Earl-Hubbard said “who gets to look?” was the wrong question, and that applying standards of criminal law to workplace issues was inappropriate.

“This is not a law enforcement investigation,” she said. “This is a workplace intrusion. He has what he has conceded are work texts that he placed on his own phone by his own choice. The employer is now authorized to ask the employee for those records.”

McCloud and Stephens both asked for the law that defined that authority.

Earl-Hubbard said the authority was implicit — a condition of employment. Lindquist’s claims of privacy had to be proven, not just claimed.

“It’s the reasonableness of the expectation of privacy,” she said. “We don’t allow officials to come in creating a view of the public records law that drives a truck through it.”
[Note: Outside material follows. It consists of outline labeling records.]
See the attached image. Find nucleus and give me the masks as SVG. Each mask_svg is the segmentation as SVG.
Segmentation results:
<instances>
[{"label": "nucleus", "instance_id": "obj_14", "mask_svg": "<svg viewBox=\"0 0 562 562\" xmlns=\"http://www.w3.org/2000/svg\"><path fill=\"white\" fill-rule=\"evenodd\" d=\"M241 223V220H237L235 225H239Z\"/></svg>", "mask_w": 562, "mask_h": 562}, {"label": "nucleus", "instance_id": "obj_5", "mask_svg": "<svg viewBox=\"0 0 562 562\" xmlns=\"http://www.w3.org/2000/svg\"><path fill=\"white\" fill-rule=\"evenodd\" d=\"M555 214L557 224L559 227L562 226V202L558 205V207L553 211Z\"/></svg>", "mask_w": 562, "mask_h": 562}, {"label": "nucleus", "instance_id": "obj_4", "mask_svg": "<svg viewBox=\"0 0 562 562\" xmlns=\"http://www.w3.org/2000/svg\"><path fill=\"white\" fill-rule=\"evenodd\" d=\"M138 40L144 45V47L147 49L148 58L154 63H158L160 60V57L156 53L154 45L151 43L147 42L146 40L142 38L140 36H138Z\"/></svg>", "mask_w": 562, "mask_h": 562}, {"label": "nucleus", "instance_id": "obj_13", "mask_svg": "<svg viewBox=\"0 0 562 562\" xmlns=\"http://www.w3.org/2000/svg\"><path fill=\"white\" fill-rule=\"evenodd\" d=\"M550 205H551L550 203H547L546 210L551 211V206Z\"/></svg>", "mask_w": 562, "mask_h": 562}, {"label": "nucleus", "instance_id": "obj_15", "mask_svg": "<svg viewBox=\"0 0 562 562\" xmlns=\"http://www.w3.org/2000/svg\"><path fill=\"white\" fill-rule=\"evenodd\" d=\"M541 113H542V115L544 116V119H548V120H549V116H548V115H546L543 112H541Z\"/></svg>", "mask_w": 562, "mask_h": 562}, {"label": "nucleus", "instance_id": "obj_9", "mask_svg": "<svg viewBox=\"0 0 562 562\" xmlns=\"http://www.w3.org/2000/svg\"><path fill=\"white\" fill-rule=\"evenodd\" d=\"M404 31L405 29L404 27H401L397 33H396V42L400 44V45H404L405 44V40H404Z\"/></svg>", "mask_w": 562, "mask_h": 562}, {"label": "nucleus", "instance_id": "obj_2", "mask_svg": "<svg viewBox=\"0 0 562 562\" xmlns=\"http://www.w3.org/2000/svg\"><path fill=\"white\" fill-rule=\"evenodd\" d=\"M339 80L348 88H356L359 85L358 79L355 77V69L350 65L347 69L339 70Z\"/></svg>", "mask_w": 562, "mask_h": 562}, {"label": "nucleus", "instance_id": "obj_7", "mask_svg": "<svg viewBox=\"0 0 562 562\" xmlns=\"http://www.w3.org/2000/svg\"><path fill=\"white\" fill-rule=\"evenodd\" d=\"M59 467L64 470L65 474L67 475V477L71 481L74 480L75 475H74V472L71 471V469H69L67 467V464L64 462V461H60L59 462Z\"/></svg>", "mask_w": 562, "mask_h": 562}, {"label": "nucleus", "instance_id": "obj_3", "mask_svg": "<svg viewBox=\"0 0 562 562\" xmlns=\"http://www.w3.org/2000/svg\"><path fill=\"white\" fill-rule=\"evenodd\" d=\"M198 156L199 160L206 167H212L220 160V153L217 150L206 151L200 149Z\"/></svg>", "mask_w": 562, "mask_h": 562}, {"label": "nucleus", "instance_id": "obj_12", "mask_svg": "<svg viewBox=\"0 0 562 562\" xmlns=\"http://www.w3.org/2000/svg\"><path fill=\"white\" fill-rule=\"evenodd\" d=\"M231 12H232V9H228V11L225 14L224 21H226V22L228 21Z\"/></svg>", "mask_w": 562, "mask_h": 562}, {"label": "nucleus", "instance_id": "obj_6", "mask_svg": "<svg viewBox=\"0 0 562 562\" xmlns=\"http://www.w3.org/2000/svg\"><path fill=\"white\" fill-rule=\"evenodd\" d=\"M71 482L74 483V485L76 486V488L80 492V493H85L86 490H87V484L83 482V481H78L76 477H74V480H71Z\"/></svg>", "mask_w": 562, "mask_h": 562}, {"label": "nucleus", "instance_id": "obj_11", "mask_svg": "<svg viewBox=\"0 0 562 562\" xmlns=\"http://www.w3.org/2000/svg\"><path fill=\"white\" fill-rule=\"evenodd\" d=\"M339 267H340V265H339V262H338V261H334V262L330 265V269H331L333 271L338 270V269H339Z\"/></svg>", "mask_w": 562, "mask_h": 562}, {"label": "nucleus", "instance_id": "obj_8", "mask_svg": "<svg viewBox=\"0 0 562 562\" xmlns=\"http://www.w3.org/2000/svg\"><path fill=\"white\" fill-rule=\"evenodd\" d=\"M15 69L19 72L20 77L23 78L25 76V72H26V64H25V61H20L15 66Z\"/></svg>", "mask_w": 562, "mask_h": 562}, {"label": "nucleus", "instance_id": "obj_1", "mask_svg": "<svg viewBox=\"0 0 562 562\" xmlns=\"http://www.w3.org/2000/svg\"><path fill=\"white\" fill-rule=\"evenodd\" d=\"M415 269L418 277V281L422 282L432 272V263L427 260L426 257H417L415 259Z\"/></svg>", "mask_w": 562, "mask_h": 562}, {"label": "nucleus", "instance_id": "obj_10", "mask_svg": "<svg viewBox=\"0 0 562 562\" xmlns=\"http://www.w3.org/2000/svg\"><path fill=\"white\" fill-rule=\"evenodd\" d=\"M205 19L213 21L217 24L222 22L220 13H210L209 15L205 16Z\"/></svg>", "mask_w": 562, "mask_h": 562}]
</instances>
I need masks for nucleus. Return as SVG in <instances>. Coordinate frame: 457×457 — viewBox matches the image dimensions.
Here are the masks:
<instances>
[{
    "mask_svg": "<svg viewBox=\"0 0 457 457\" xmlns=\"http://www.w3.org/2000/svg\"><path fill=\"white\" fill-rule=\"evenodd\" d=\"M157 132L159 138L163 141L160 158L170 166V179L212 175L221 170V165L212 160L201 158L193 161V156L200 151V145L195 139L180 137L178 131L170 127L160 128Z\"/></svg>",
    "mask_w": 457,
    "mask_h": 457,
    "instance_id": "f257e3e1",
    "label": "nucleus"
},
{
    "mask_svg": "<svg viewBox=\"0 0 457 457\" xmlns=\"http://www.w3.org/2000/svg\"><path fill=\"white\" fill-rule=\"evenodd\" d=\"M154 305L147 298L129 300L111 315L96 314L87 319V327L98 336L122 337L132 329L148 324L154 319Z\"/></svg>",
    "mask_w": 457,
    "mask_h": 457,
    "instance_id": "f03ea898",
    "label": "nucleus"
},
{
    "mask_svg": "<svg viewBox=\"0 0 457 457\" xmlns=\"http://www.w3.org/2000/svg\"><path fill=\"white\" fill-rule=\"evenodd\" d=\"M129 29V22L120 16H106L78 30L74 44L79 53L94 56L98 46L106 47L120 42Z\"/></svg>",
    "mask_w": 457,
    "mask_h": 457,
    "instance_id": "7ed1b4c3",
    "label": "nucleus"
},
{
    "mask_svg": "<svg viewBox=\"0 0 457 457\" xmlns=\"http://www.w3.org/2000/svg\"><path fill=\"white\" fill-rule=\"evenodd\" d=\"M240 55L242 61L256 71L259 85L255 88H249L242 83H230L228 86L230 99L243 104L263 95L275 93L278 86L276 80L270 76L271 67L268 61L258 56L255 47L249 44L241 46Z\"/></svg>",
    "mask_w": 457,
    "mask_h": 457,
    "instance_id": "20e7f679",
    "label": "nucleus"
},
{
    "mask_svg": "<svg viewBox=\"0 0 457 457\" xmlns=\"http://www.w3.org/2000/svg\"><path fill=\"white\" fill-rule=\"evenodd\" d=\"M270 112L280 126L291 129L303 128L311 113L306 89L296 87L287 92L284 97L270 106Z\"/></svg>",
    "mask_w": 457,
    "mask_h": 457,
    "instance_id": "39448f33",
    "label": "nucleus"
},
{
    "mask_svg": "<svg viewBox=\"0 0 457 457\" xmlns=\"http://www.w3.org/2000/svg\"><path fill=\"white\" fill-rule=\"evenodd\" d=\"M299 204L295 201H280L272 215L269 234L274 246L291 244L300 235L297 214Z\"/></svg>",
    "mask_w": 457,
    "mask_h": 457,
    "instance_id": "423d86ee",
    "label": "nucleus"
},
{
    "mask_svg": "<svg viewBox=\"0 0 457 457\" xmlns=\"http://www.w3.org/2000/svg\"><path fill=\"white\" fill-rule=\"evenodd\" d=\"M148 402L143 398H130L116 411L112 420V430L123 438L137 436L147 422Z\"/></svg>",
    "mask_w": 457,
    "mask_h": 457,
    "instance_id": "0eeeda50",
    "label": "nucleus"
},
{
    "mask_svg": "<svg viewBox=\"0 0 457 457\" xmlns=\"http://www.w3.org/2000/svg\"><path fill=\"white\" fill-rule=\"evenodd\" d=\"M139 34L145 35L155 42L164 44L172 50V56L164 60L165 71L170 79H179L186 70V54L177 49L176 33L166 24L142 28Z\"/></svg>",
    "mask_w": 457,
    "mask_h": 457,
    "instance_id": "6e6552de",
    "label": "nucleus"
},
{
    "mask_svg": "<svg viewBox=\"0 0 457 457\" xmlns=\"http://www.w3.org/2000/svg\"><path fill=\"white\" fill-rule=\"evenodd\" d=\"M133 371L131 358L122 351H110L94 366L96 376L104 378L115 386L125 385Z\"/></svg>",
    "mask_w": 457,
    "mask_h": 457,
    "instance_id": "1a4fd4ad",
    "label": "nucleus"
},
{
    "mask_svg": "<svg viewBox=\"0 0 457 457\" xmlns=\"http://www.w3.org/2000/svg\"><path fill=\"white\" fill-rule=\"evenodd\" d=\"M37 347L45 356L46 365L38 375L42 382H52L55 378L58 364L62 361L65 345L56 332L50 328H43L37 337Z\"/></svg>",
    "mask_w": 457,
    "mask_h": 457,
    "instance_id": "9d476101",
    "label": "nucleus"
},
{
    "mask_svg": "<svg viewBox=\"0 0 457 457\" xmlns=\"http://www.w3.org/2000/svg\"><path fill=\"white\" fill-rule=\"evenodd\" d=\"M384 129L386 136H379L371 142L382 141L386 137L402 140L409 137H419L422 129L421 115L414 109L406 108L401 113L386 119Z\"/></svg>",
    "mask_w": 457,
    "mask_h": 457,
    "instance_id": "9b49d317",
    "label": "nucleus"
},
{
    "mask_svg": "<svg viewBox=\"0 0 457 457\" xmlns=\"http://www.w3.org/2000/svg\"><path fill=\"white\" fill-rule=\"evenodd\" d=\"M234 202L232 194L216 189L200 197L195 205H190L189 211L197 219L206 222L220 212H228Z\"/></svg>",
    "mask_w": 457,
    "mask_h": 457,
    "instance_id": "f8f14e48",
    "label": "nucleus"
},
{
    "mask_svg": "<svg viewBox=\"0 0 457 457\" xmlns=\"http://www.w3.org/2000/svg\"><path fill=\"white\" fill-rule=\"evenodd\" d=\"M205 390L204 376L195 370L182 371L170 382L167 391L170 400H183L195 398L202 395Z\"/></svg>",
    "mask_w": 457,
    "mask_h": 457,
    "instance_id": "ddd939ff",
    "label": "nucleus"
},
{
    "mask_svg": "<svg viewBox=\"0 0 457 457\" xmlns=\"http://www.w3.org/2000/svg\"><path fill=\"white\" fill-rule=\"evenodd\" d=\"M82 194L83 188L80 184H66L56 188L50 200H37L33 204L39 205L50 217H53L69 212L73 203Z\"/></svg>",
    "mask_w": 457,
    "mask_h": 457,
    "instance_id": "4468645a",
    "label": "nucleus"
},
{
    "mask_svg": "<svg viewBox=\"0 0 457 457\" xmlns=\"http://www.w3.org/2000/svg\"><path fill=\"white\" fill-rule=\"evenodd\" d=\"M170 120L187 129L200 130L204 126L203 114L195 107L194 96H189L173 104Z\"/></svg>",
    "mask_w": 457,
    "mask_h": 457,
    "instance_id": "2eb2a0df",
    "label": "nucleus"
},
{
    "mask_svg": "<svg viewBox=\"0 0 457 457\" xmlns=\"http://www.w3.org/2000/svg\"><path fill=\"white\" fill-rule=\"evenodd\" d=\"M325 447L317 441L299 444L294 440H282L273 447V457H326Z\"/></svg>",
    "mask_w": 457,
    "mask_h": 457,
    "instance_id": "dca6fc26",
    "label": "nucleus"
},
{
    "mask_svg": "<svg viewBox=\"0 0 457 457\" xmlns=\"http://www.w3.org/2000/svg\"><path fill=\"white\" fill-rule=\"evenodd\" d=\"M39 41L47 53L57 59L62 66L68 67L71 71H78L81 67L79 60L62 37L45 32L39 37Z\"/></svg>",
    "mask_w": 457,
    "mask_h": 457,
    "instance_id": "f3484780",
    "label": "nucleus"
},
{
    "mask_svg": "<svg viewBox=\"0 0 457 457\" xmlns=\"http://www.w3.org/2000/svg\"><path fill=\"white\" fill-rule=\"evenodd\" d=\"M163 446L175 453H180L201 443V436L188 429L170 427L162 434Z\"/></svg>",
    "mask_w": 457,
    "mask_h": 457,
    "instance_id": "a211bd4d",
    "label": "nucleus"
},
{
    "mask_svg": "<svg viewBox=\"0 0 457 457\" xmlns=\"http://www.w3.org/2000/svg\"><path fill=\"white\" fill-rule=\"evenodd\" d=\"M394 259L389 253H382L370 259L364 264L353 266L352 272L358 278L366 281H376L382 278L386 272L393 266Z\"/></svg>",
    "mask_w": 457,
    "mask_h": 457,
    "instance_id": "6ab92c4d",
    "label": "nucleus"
Wiggins asked whether a privilege log — a list of the disputed records that provides rough descriptions and why they might be private — would help the situation. Earl-Hubbard said it might, but a judge would have to see the records to create such a log.

“One of the arguments being made here is it wouldn’t be appropriate for even a judge to get a look at this,” she said. “It’s not a constitutional violation for a judge to do his or her job. These records have never been reviewed by the county or by a judge.”

That point touched on one possible outcome of Thursday’s arguments.

If the high court agrees with Nissen and her attorneys, next steps could include remanding the case to Thurston County Superior Court, where it began, and ordering a judge to conduct an in-camera review.

Talmadge also alluded to that prospect, saying the same privacy arguments brought to the high court would likely reappear in the lower court if the case continues.